Par Arlette Akoumou Nga
Après la suspension du financement par Société Générale France en juin 2019 puis, l’arrêt des travaux deux mois plus tard, le gouvernement camerounais a relancé en novembre 2023 pour un coût prévisionnel de 8,5 milliards de Fcfa, la construction de 09 ponts à structure métallique via le Budget d’investissement public (BIP) du ministère des Travaux publics (Mintp). D’après la fiche technique, les premiers ponts notamment celui de Mama dans la région de l’Est et Ngoum à Kekem, devraient être livrés à la première huitaine de juillet 2024. Très optimiste, le Mintp Emmanuel Nganou Djoumessi a plutôt anticipé ses prévisions pour le premier semestre.
Le délai consommé, les premières infrastructures exécutées par les entreprises camerounaises ne sont pas encore prêtes à sortir de terre. Interrogé à l’Assemblée nationale lors de la 2ème session ordinaire, le membre du gouvernement s’est réservé cette fois-ci de projeter une nouvelle échéance. Il n’a pas donné de détails sur leur état d’avancement actuel. On se souvient tout de même qu’en avril dernier, six des ponts censés être livrés entre août et novembre 2024, affichaient un taux d’exécution de moins de 5%. « Le rythme des travaux est lent, du fait du paiement fort laborieux des avances de démarrage et des décomptes des prestations », a-t-il confirmé au député Engelbert Essomba Bengono le 5 juillet dernier.
Près de 3 milliards de Fcfa débloqués
Cette situation complique la suite du projet Acrow dans la mesure où, excepté l’unique pont monté, seul le tablier sur le fleuve Ngoum à Kekem a été acheminé sur le site. D’après le ministre, 839,3 millions de Fcfa ont été débloqués en 2023 et de 2 milliards de Fcfa en 2024 soit au total 2,8 milliards de Fcfa pour un déficit de plus de 5 milliards de Fcfa à régler. Pourtant, la réalisation de ces infrastructures permettrait de fluidifier le trafic des biens et personnes dans les localités concernées.
Le projet des ponts métalliques résulte de la signature en janvier 2015 de deux contrats commerciaux avec deux sociétés étrangères. Le premier a été paraphé avec Acrow Corporation basée aux Etats-Unis à hauteur de 37,2 millions de dollars (20,4 milliards de Fcfa) était destiné à la conception, la fabrication et la fourniture des sections préfabriquées de 55 ouvrages. Le second a lié l’Etat du Cameroun avec l’entreprise Ellipse SAS basée en France pour 34,3 millions d’euros (22,5 milliards de Fcfa). Cette dernière devait s’occuper de l’installation des ponts, préfabriqués et accompagner l’Etat du Cameroun dans les opérations de dédouanement des éléments métalliques, le tri et le transport sur le site des travaux.

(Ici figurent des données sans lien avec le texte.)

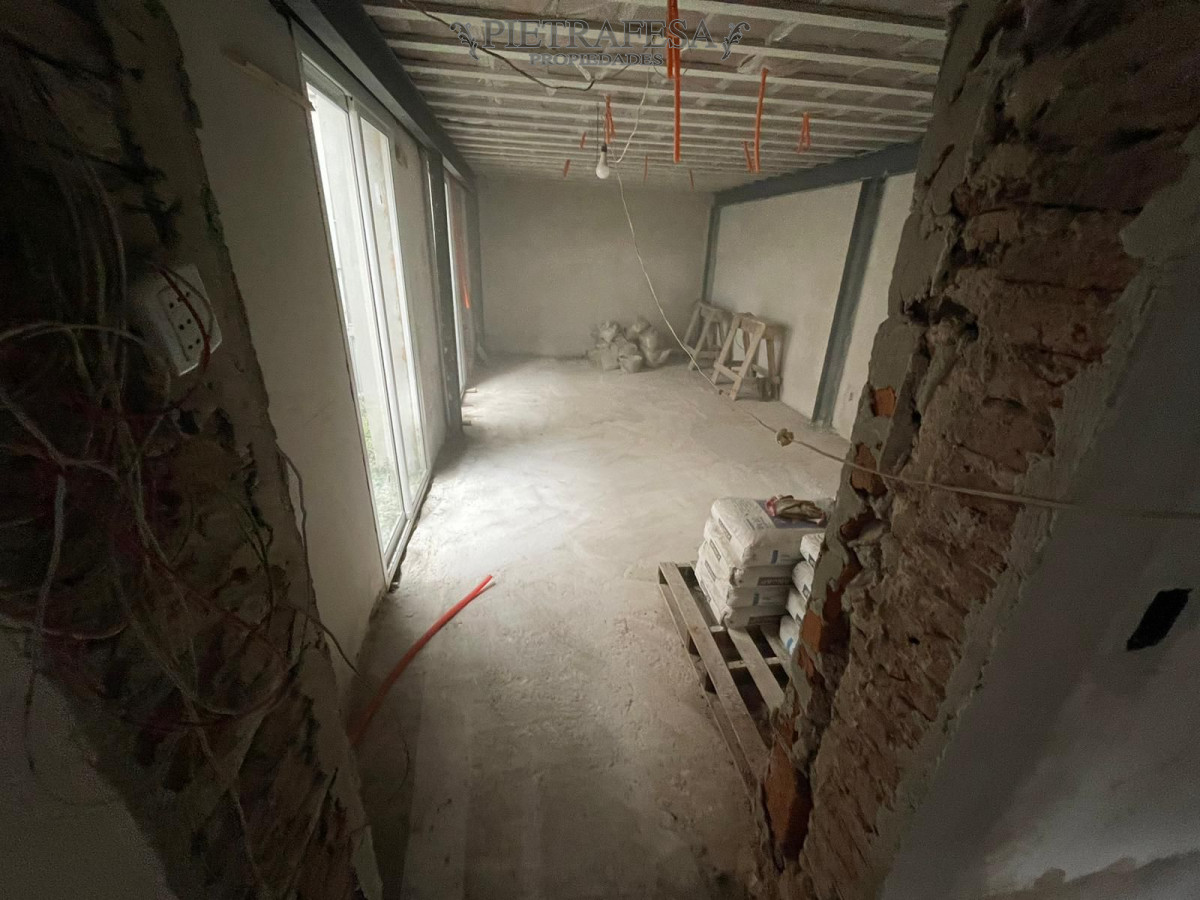 Casa ID.10424 - Casa a terminar en venta, 3 dormitorios, 2 baños-Palermo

Les études suspendues pour 05 ponts
Cependant, le projet a été jusqu’ici jonché de nombreuses péripéties. En effet, les premiers couacs sont survenus lors de la phase d’études démarrée en mars 2016. D’après Emmanuel Nganou Djoumessi, elles ont été suspendues pour 05 ouvrages dont la construction était prévue dans les régions du Nord-Ouest et Sud-Ouest à cause de la crise sécuritaire. Ensuite, les études de faisabilité ont révélé que le financement disponible ne permettait de fabriquer et fournir que des sections modulaires métalliques pour 44 tabliers d’où une diminution de 11 ouvrages.
En juin 2019, le financement auprès de Société Générale France arrive à expiration en raison de « l’incapacité » d’Ellipse à se mobiliser « efficacement » pour la construction des ponts. Deux mois plus tard, les travaux sont mis à l’arrêt avec, au compteur, un 01 seul pont achevé notamment celui sur la rivière Bella sur l’itinéraire Elogbatindi-Memel 2 dans la région du Sud. Au moment de la résiliation de son contrat en mai 2022, l’on apprend que l’entreprise française avait entièrement perçu 8,4 milliards de Fcfa au titre de 17 décomptes émis et une avance de démarrage de 4,5 milliards de Fcfa (20%) auprès de Chanas Assurance SA pour laquelle le gouvernement a entamé les démarches pour recouvrement. De l’autre côté, les négociations se poursuivent tant avec Société Générale France pour entrer en possession des 16,8 milliards de Fcfa non décaissés et finaliser le projet, qu’avec le français Razel retenu comme nouvelle entreprise « exportatrice ».